Aquarius gives Sonia Braga the great starring role she’s always deserved
For a very brief period in the late ’80s and early ’90s, Brazilian actress Sonia Braga looked poised to become a major Hollywood star. Her significant supporting role in Kiss Of The Spider Woman (1985), a Brazilian-American co-production that won William Hurt the Oscar for Best Actor and was nominated for Best Picture, got studio suits’ attention; a few years later, she appeared in Robert Redford’s The Milagro Beanfield War and Paul Mazursky’s Moon Over Parador (both of which, oddly, are set in fictional locations, with Milagro somewhere in New Mexico and Parador an entirely invented South American country). Neither film was a hit, and the same tepid box-office fate met her last big Hollywood showcase, The Rookie (1990), in which she played one of the criminals (alongside Raul Juliá again) being pursued by cops Clint Eastwood and Charlie Sheen. While she would later be nominated for an Emmy for John Frankenheimer’s TV movie The Burning Season (opposite Juliá again) and has appeared in guest roles on numerous U.S. TV shows, that was the end of her feature-film heyday. So it’s marvelous to see Braga setting the big screen ablaze—speaking her native language, for once—in Aquarius, a Brazilian drama constructed entirely around her.
That focus on a single protagonist marks a significant change of pace for writer-director Kleber Mendonça Filho, whose debut feature, Neighboring Sounds (2012), was a kaleidoscopic portrait of an entire city block. The two films share the same location, however: Recife, a major metropolitan area on Brazil’s east coast. Opening in 1980, Aquarius quickly establishes the oceanfront apartment building after which it’s titled, introducing a vibrant young woman named Clara (initially played by Bárbara Colen) who lives there with her family. Decades later, Clara (now played by Braga), at 65, still lives in the same apartment, alone, having recently retired from a highly successful career as a music critic. Developers have purchased the building and plan to tear it down, replacing it with luxury condos; they can’t legally force Clara to leave, however, and she refuses to abandon the repository of her life’s memories, even though she’s the last remaining tenant. So begins a rapidly escalating war of wills, with the new owners trying to make Clara’s existence such a living hell that she’ll voluntarily move out, and Clara fighting fire with fire… except substitute something more viscerally disturbing than fire.
Summarized like that, Aquarius almost sounds as if it could be a Hollywood movie, pitting a lovable underdog against The Man. Despite his title, though, Mendonça Filho is just as interested in Clara herself as he is in her fight to remain in the building. Indeed, there are two different movies at work here, which only seem tangentially related. One of them examines our attachment to objects and places and the ways that we invest the inanimate with meaning; even in the 1980-set prologue, a minor character’s glance at a credenza in the apartment triggers a flashback to a time when she’d had sex atop it, decades earlier.

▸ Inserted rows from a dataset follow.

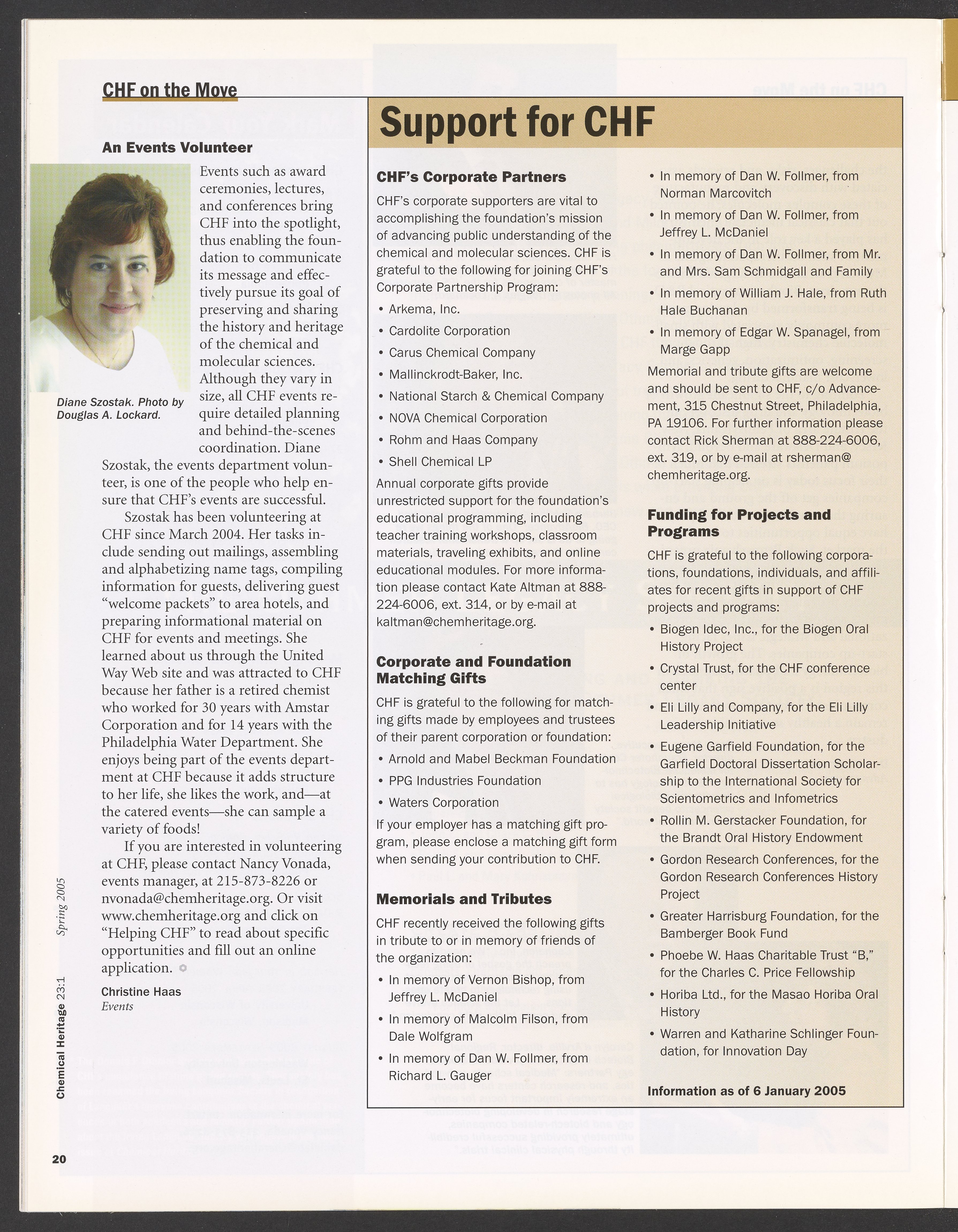 CHF on the Move

An Events Volunteer

Diane Szostak. Photo by Douglas A. Lockard.

Events such as award ceremonies, lectures, and conferences bring CHF into the spotlight, thus enabling the foundation to communicate its message and effectively pursue its goal of preserving and sharing the history and heritage of the chemical and molecular sciences. Although they vary in size, all CHF events require detailed planning and behind-the-scenes coordination. Diane Szostak, the events department volunteer, is one of the people who help ensure that CHF's events are successful.

Szostak has been volunteering at CHF since March 2004. Her tasks include sending out mailings, assembling and alphabetizing name tags, compiling information for guests, delivering guest "welcome packets" to area hotels, and preparing informational material on CHF for events and meetings. She learned about us through the United Way Web site and was attracted to CHF because her father is a retired chemist who worked for 30 years with Amstar Corporation and for 14 years with the Philadelphia Water Department. She enjoys being part of the events department at CHF because it adds structure to her life, she likes the work, and—at the catered events—she can sample a variety of foods!

If you are interested in volunteering at CHF, please contact Nancy Vonada, events manager, at 215-873-8226 or nvonada@chemheritage.org. Or visit www.chemheritage.org and click on "Helping CHF" to read about specific opportunities and fill out an online application.

Christine Haas
Events

Support for CHF

CHF's Corporate Partners

CHF's corporate supporters are vital to accomplishing the foundation's mission of advancing public understanding of the chemical and molecular sciences. CHF is grateful to the following for joining CHF's Corporate Partnership Program:

• Arkema, Inc.
• Cardolite Corporation
• Carus Chemical Company
• Mallinckrodt-Baker, Inc.
• National Starch & Chemical Company
• NOVA Chemical Corporation
• Rohm and Haas Company
• Shell Chemical LP

Annual corporate gifts provide unrestricted support for the foundation's educational programming, including teacher training workshops, classroom materials, traveling exhibits, and online educational modules. For more information please contact Kate Altman at 888-224-6006, ext. 314, or by e-mail at kaltman@chemheritage.org.

Corporate and Foundation Matching Gifts

CHF is grateful to the following for matching gifts made by employees and trustees of their parent corporation or foundation:

• Arnold and Mabel Beckman Foundation
• PPG Industries Foundation
• Waters Corporation

If your employer has a matching gift program, please enclose a matching gift form when sending your contribution to CHF.

Memorials and Tributes

CHF recently received the following gifts in tribute to or in memory of friends of the organization:

• In memory of Vernon Bishop, from Jeffrey L. McDaniel
• In memory of Malcolm Filson, from Dale Wolfgram
• In memory of Dan W. Follmer, from Richard L. Gauger
• In memory of Dan W. Follmer, from Norman Marcovitch
• In memory of Dan W. Follmer, from Jeffrey L. McDaniel
• In memory of Dan W. Follmer, from Mr. and Mrs. Sam Schmidgall and Family
• In memory of William J. Hale, from Ruth Hale Buchanan
• In memory of Edgar W. Spanagel, from Marge Gapp

Memorial and tribute gifts are welcome and should be sent to CHF, c/o Advancement, 315 Chestnut Street, Philadelphia, PA 19106. For further information please contact Rick Sherman at 888-224-6006, ext. 319, or by e-mail at rsherman@chemheritage.org.

Funding for Projects and Programs

CHF is grateful to the following corporations, foundations, individuals, and affiliates for recent gifts in support of CHF projects and programs:

• Biogen Idec, Inc., for the Biogen Oral History Project
• Crystal Trust, for the CHF conference center
• Eli Lilly and Company, for the Eli Lilly Leadership Initiative
• Eugene Garfield Foundation, for the Garfield Doctoral Dissertation Scholarship to the International Society for Scientometrics and Infometrics
• Rollin M. Gerstacker Foundation, for the Brandt Oral History Endowment
• Gordon Research Conferences, for the Gordon Research Conferences History Project
• Greater Harrisburg Foundation, for the Bamberger Book Fund
• Phoebe W. Haas Charitable Trust "B," for the Charles C. Price Fellowship
• Horiba Ltd., for the Masao Horiba Oral History
• Warren and Katharine Schlinger Foundation, for Innovation Day

Information as of 6 January 2005

Chemical Heritage 23:1 Spring 2005

20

The other just wants to hang with Clara, observing her love life (this is a rare movie that confidently depicts an older woman as highly erotic); her relationships with her family (especially a daughter played by the terrific Maeve Jinkings, who was part of Neighboring Sounds’ ensemble) and her longtime maid (Zoraide Coleto); and her love of music ranging from samba to Queen. This sprawling approach makes Aquarius a tad unwieldy—the film runs nearly two and a half hours—but since both movies are thoroughly enjoyable in their own right, it seems churlish to complain that they don’t mesh as snugly as one might like.
Plus, no matter what’s happening at any given moment (apart from the prologue), Braga is killing it. Clara’s tenderness and her ferocity are inextricable, and Braga miraculously succeeds in making the character an indomitable force of nature (to the point where you want to urge the rapacious real-estate villains to throw in the towel; they’re clearly outmatched) while simultaneously revealing how fragile and weary she can be. To call this performance a career-crowning achievement seems insufficient—based on her magnificence here, it’s not clear that Braga has ever before been given a real opportunity to show what she can do. (That she somehow lost Cannes’ Best Actress prize, which went to Ma’ Rosa’s Jaclyn Jose, is perhaps the worst indictment that can made of this year’s jury, which handed out what’s widely considered to be the most wrongheaded bunch of awards in decades.) Aquarius is almost certainly too tiny and foreign to get Oscar attention, but if voters are serious about wanting to celebrate actors of color, they need look no further.